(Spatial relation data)
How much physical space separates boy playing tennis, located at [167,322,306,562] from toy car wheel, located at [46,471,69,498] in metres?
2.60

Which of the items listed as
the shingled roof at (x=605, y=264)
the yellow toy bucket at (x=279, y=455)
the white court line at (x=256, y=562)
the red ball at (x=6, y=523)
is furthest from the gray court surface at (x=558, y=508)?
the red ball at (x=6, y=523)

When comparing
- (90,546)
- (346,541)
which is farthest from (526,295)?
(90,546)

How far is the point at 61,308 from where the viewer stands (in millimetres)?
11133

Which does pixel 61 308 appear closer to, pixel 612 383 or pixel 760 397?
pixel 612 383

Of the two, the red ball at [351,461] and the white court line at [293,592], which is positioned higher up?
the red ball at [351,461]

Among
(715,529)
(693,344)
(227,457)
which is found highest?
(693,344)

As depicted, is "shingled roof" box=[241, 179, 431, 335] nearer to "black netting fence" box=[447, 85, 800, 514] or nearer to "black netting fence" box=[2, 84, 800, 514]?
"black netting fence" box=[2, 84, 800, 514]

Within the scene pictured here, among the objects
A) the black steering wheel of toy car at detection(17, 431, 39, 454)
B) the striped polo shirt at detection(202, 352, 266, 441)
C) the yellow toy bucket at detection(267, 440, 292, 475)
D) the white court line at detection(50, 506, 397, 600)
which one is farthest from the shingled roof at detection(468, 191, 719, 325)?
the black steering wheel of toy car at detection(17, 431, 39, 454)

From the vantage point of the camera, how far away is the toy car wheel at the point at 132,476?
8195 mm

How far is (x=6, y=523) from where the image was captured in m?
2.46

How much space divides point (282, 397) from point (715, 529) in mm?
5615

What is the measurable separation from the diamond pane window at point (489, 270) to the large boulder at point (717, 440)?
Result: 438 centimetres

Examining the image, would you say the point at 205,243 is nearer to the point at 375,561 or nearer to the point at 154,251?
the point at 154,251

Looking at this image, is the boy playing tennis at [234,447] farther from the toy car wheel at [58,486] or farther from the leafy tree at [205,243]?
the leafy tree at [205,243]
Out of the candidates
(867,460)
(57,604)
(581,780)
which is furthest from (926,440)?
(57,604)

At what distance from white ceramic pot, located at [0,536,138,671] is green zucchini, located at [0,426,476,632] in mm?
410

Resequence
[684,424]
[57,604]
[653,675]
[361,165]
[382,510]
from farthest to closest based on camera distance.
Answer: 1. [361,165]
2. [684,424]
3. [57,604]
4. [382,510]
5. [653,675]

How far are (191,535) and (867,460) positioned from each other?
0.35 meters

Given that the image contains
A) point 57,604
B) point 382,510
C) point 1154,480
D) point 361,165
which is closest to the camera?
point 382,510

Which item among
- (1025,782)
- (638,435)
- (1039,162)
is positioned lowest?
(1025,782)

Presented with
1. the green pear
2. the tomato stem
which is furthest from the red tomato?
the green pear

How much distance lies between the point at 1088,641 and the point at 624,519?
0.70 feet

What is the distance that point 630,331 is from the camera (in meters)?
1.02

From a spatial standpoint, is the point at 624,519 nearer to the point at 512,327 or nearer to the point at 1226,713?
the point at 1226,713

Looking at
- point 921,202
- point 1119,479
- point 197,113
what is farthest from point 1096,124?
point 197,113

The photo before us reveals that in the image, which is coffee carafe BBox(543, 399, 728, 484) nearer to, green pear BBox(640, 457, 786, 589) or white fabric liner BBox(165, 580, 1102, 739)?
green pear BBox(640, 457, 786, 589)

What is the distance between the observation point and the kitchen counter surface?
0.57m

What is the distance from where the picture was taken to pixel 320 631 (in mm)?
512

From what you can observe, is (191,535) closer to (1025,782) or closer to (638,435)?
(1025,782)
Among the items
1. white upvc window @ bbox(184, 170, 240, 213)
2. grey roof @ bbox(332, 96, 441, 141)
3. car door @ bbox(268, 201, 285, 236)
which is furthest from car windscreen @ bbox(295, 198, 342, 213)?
...
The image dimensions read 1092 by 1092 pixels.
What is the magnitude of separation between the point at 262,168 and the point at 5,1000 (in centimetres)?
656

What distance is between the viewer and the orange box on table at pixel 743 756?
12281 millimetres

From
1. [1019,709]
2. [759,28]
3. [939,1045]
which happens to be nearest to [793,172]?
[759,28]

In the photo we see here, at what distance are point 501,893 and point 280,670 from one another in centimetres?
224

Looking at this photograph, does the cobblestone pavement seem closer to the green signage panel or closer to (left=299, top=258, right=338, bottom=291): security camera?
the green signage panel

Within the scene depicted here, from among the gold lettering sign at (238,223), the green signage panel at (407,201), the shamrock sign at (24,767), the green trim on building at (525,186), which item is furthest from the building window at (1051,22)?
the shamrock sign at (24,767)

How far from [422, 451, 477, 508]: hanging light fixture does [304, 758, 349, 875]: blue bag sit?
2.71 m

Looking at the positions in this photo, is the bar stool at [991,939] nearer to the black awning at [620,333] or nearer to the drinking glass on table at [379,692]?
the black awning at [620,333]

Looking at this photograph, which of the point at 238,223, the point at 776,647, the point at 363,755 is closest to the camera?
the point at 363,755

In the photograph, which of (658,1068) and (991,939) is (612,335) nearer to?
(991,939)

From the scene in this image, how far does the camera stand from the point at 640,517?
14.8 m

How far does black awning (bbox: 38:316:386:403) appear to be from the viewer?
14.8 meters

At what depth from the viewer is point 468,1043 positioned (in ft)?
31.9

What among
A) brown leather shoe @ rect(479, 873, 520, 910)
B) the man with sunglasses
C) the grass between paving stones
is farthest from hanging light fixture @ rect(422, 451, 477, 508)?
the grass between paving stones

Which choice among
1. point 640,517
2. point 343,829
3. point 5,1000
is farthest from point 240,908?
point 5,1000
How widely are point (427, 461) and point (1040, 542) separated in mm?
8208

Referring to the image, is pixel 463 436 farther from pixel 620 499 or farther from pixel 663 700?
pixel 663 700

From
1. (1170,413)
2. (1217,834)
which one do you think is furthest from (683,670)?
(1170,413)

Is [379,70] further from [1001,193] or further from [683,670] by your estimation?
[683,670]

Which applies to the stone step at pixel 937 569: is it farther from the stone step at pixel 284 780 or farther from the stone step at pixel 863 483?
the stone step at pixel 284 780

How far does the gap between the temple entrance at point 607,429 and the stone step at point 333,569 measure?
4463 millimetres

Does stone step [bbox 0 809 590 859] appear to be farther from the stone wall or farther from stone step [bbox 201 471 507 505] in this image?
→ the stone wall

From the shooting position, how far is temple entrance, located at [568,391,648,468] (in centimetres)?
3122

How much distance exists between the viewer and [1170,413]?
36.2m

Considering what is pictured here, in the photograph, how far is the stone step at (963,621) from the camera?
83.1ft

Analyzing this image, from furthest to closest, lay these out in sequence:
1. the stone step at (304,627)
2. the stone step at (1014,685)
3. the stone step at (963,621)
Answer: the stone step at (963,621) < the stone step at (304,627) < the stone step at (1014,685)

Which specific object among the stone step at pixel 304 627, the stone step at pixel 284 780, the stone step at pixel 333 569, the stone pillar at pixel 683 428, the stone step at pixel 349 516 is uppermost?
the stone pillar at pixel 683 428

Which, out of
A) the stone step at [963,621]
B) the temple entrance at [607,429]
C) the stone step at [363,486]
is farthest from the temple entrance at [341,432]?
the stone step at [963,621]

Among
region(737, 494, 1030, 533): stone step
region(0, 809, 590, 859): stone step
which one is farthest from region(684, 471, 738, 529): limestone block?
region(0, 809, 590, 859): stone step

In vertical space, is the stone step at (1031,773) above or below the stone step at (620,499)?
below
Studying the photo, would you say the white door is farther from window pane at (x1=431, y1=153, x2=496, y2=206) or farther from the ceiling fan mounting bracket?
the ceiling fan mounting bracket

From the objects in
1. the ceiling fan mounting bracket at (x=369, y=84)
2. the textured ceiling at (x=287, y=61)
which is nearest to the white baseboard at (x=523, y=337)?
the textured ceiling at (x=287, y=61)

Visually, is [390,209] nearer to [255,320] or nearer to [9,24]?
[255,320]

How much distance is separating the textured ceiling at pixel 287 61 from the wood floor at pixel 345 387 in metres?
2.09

**TASK TO CARRY OUT:** List every line in the items above that contains the word "between".

**ANSWER TO THIS EXERCISE:**
How much distance lies between the point at 1088,641 and the point at 624,519?
What is the distance between the observation point and the kitchen counter surface?
What is the magnitude of separation between the point at 262,168 and the point at 5,1000 (in centimetres)?
What distance is between the viewer and the orange box on table at pixel 743 756?
C) the grass between paving stones
the grass between paving stones
How far does the gap between the temple entrance at point 607,429 and the stone step at point 333,569 measure?
How much distance exists between the viewer and [1170,413]?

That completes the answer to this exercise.